Diskussion

Landwirte sorgen sich um ihre Tiere

Wolfsmanagement
Anton Hötzelsperger
am Montag, 15.02.2021 - 17:57

Beim Rosenheimer Kreisbauerntag ging es auch um die wachsende Wolfspopulation. Es benötige Tierschutz für die eigenen Tiere.

Eine ganze Reihe an Themen stand im Mittelpunkt des traditionellen Rosenheimer Kreisbauerntags, zu welchem der Bayerische Bauernverband (BBV) digital geladen hatte. Einen klaren Standpunkt vertrat BBV-Geschäftsführer Josef Steingraber beim Thema Wolf. Dazu betonte Steingraber: „Der Beutegreifer Wolf passt nicht in unsere Kulturlandschaft. Wir brauchen Tierschutz für unsere eigenen Tiere. Eine Einzäunung im Berggebiet geht nur theoretisch.“

Nicht wie üblich mit Blasmusik und bayerischer Geselligkeit, sondern erstmals coronabedingt virtuell fand der Kreisbauerntag statt. Hierzu hatten sich über einhundert Bäuerinnen, Bauern und Ehrengäste online zusammengefunden, um am bayerischen Bauernfeiertag Maria Lichtmess einen aktuellen Einblick in die Situation der heimischen Landwirtschaft zu geben und getrennt voneinander Weißbier, Brezen und Weißwürste zu genießen.

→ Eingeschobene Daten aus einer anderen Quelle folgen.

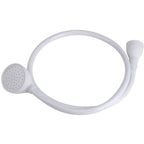 Pet Shower Spray Head Hose Push On Bath Tub Sink Faucet Attachment Washing Hair Hairdresser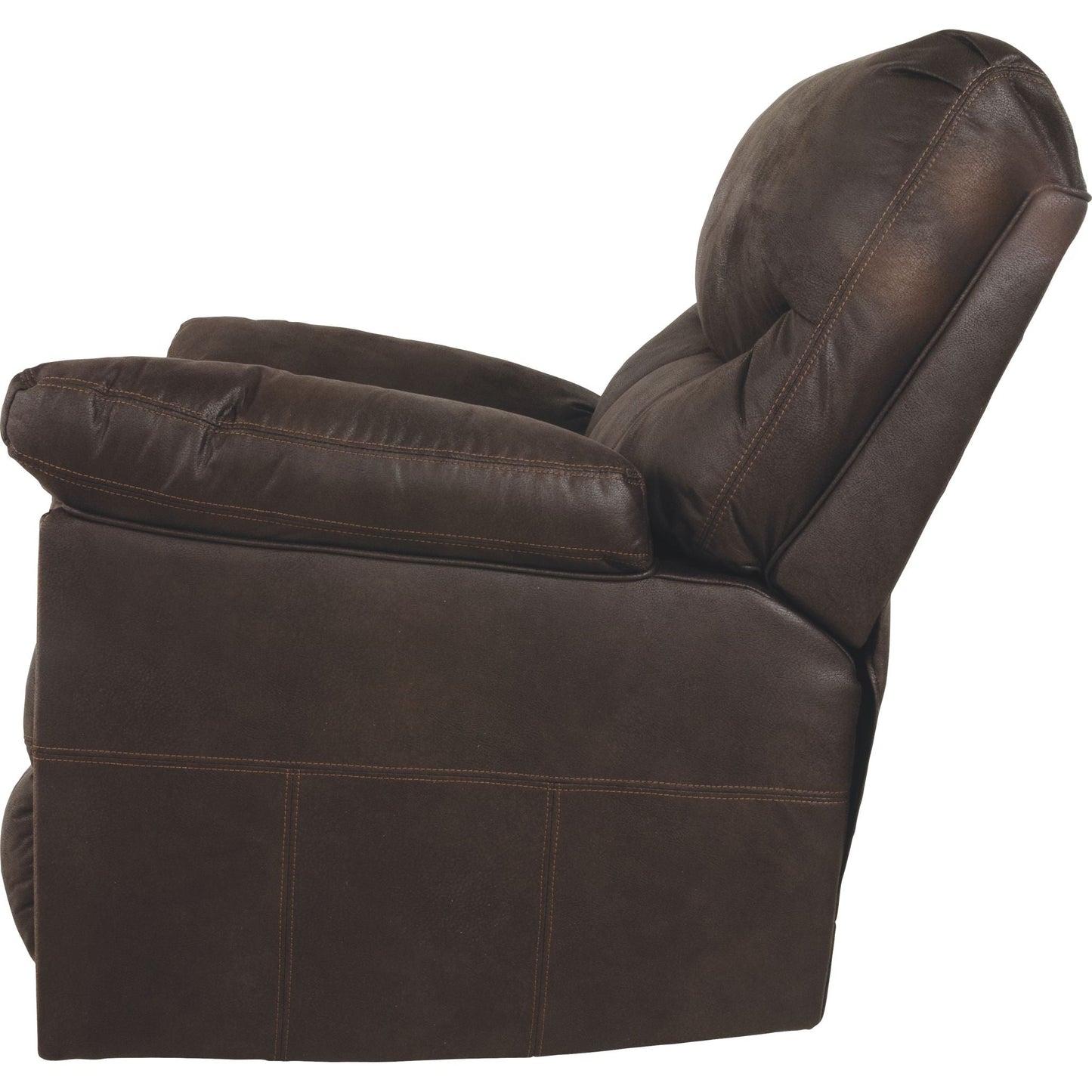 Fauteuil inclinable à bascule Boxberg - Teck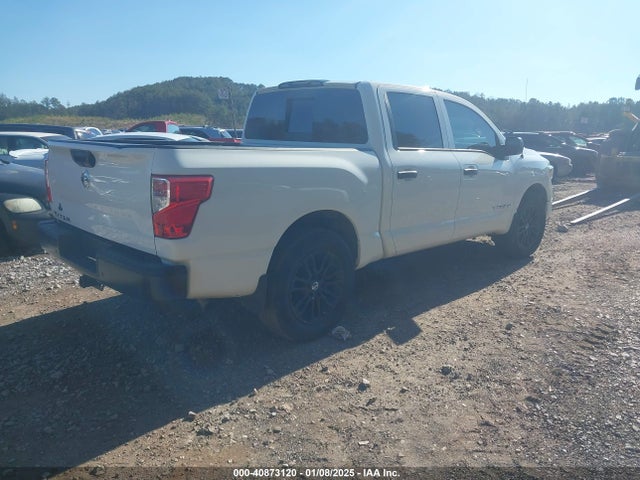 Nissan Titan S 4x2 2021 1N6AA1EE5MN502696 Image 4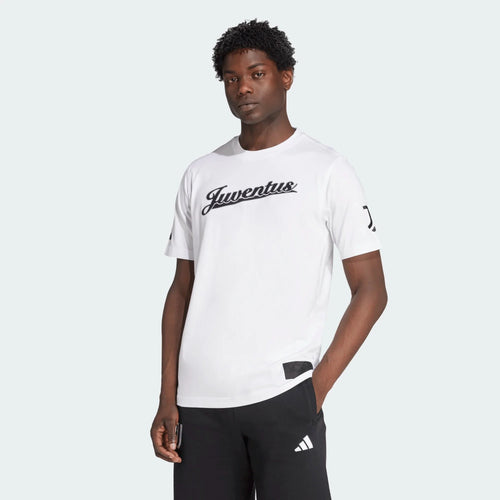 adidas 2025-26 Juventus Men's US Tee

Lesen Sie mehr: Vor allem in Niedersachsen sowie im bayerischen und österreichischen Alpenraum steigt die Zahl der Wolfsrisse.

Ein Video zur Rückkehr des Wolfes sehen Sie hier:

BBV-Kreisobmann Josef Bodmaier bedauerte, dass die Pandemie vieles verändere: „Im Verband fehlen uns durch das Versammlungsverbot die Zusammenkünfte mit den Ortsbäuerinnen und Ortsbauern.“ Einen Schwerpunkt legte Bodmaier auf Maßnahmen der Arbeitsgruppe Öffentlichkeitsarbeit. Deren Ziel sei es gewesen, den gemeinsamen Dialog, zum Beispiel mit dem Bund Naturschutz und mit den Grünen sowie mit den Verantwortlichen des Landratsamtes, zu suchen.

Gemeinsamen Dialog suchen

Das Anliegen sei es stets gewesen, ergebnisorientiert und nicht auf Konfrontation aus zu agieren. Als gutes Signal im Hinblick auf die teils katastrophale Preis- und Einkommenssituation nannte Bodmaier die Aktion „Bauern für Bauern“. Mit dieser wurden bislang 177 Schweine innerhalb der Bauerschaft zu einem vernünftigen Preis vermittelt, wie er sagte. Keine Verweigerungshaltung solle beim Thema Düngeverordung auf Bundes- und Landesebene an den Tag gelegt werden. Vielmehr sollten BBV-Lösungsansätze beachtet werden. „Ein repräsentativeres Meßstellennetz ist in jedem Fall wichtig.“

Beim Brennerbasis-Tunnel stehe der Kreisverband natürlich inter den Bauern. So habe Geschäftsstellenleiter Josef Steingraber in enger Abstimmung mit dem Landwirtschaftsamt und der Bezirksregierung eine 33 Seiten starke Stellungnahme verfasst. „Wenn in Tirol alles unterirdisch gebaut wird und bei uns nicht, dann sind die Rosenheimer Bauern Bürger zweiter Wahl“, kritisierte Bodmaier.
Ergänzend informierte er: „Ein Drittel der Flächen werden für die Bahntrasse benötigt und zwei Drittel für Ausgleichsflächen.“ Dabei gelte es zu beachten, dass diese Ausgleichsflächen nicht aus der landwirtschaftlichen Produktion entnommen werden.

An neue Gegebenheiten anpassen

Zur Anbindehaltung zeigt sich Bodmaier kritisch und zweifelnd: „Hier suchen der Lebensmitteleinzelhandel und die Molkereien Wettbewerbs- und Marktvorteile, nicht immer ist hierbei der Verbraucherwunsch zu erkennen.“ Gleichwohl sei es schon immer so gewesen, „dass sich die Landwirte an neue Gegebenheiten anpassen mussten und investiert haben“.

Abschließend bat der Kreisobmann alle Akteure, der Landwirtschaft mehr Wertschätzung und Planungssicherzeit zu gewähren. Hierzu sei eine insgesamt stärkere Öffentlichkeitsarbeit notwendig. Dieses Thema griff der virtuelle Kreisbauerntag deshalb gleich auf: Dr. Willi Kremer-Schillings, bekannt als Blogger Bauer Willi, lud zu einem informativen Vortrag ein.